After several years of poor economic performance, including negligible economic and employment growth, and growing debt and debt servicing costs, Papua New Guinea (PNG) commenced 2020 with cautious optimism that the modest recovery which commenced in 2019 would be sustained. The gains made in 2019 were largely the result of external factors, notably improved commodity prices in 2018/19, and an absence of major disruptions as occurred in 2018, notably the major earthquake in February. Sustained economic and social enhancement will require more underlying reforms. The Government hoped this would be achieved partly through adjusting the benefit sharing arrangements of resource projects, SME development, and greater transparency in fiscal and debt management.
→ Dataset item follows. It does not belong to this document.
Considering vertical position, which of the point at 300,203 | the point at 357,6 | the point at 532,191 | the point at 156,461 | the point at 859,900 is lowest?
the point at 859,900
However, uncertainty over investment conditions, including exchange rates and limited access to foreign exchange, combined with PNG’s poor infrastructure, deterred much-needed further investment. Then the COVID-19 pandemic arrived, severely disrupting both global markets and domestic economic activity, causing the Government to announce extensive measures. These included a stimulus package, much of which could not be achieved in practice in the light of PNG’s limited capacity, followed by a Supplementary Budget to address the severely reduced government revenue and reallocate public expenditure to priority areas, including public health and support for impacted small to medium enterprises.
This paper reviews the context of PNG’s political economy and the impact of COVID-19 on PNG’s reform agenda. It concludes by offering thoughts on increasing transparency and accountability to the country, key components for a more inclusive, efficient, and effective post-COVID economic recovery.